Xin Liu (S’12-M’13) is currently an Associate Professor in the School of Information and Communication Engineering at Dalian University of Technology, China. He received the B.S. degree in electronics and information engineering in 2006, the M.E. degree in signal and information processing in 2008, and the Ph.D. degree in information and communication engineering in 2012, from Harbin Institute of Technology, Harbin, China. From Jun. 2012 to Jun. 2013, Xin Liu did postdoctoral research in Nanyang University of Technology, Singapore. From Jun. 2013 to May. 2016, he was an assistant Professor in the College of Astronautics at Nanjing University of Aeronautics and Astronautics. His recent research interests include Cognitive Radio, Wireless Power Transfer and Satellite Communication. He has published more than 50 papers in refereed journals and international conferences. Dr. Liu is a member of the IEEE. He served as a technical program committee (TPC) member for many interferences, e.g., Globecom, Chinacom, WCSP.

Victor C. M. Leung (S’75-M’89-SM’97-F’03) received the B.A.Sc. (Hons.) degree in electrical engineering from the University of British Columbia (UBC) in 1977, and was awarded the APEBC Gold Medal as the head of the graduating class in the Faculty of Applied Science. He attended graduate school at UBC on a Natural Sciences and Engineering Research Council Postgraduate Scholarship and received the Ph.D. degree in electrical engineering in 1982. From 1981 to 1987, Dr.
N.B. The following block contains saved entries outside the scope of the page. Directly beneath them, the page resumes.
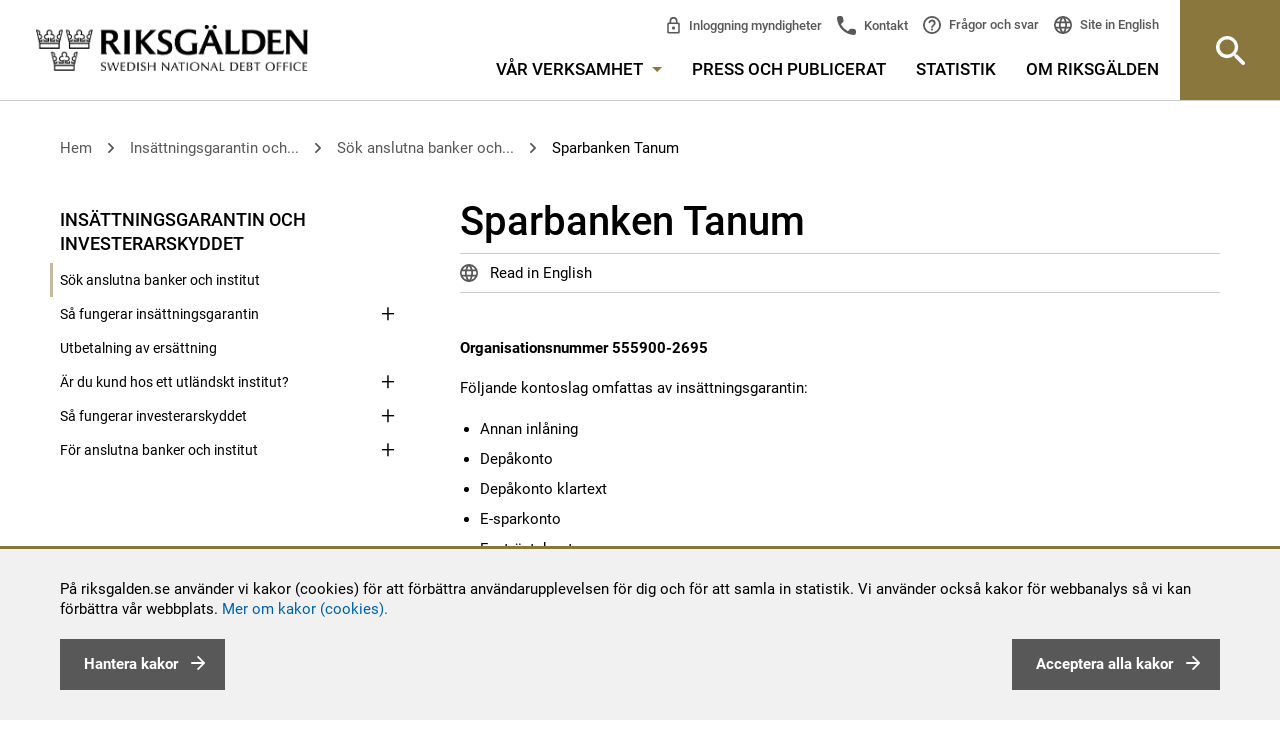

--- FILE ---
content_type: image/svg+xml
request_url: https://www.riksgalden.se/Static/icons/share_email.svg
body_size: 625
content:
<svg xmlns="http://www.w3.org/2000/svg" viewBox="0 0 47.12 47.12">
  <defs>
    <style>.cls-1{fill:#585858;}.cls-2{fill:#fff;}</style>
  </defs>
  <title>Resurs 35</title>
  <g id="Lager_2" data-name="Lager 2">
    <g id="Lager_1-2" data-name="Lager 1">
      <path id="Path_71" data-name="Path 71" class="cls-2" d="M31.9,15.73H15.23a2.08,2.08,0,0,0-2.08,2.08v12.5a2.11,2.11,0,0,0,2.09,2.09H31.9A2.09,2.09,0,0,0,34,30.31V17.81A2.08,2.08,0,0,0,31.9,15.73Zm-.42,4.42-7.37,4.61a1,1,0,0,1-1.1,0l-7.37-4.61a.89.89,0,0,1,.89-1.53l0,0,7,4.37,7-4.37a.89.89,0,0,1,1,1.47l-.05,0Z"/>
    </g>
  </g>
</svg>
Leung was a Senior Member of Technical Staff and satellite system specialist at MPR Teltech Ltd., Canada. In 1988, he was a Lecturer in the Department of Electronics at the Chinese University of Hong Kong. He returned to UBC as a faculty member in 1989, and currently holds the positions of Professor and TELUS Mobility Research Chair in Advanced Telecommunications Engineering in the Department of Electrical and Computer Engineering. Dr. Leung has co-authored more than 950 technical papers in international journals and conference proceedings, 33 book chapters, and co-edited 12 book titles. Several of his papers had been selected for best paper awards. His research interests are in the areas wireless networks and mobile systems. Dr. Leung is a registered Professional Engineer in the Province of British Columbia, Canada. He is a Fellow of IEEE, the Royal Society of Canada, the Engineering Institute of Canada, and the Canadian Academy of Engineering. He was a Distinguished Lecturer of the IEEE Communications Society. He is a member of the editorial boards of the IEEE Wireless Communications Letters, IEEE Transactions on Green Communications and Networking, IEEE Access, Computer Communications, and several other journals, and has previously served on the editorial boards of the IEEE Journal on Selected Areas in Communications C Wireless Communications Series and Series on Green Communications and Networking, IEEE Transactions on Wireless Communications, IEEE Transactions on Vehicular Technology, IEEE Transactions on Computers, and Journal of Communications and Networks. He has guestedited many journal special issues, and provided leadership to the organizing committees and technical program committees of numerous conferences and workshops. He was a recipient of the IEEE Vancouver Section Centennial Award and 2012 UBC Killam Research Prize.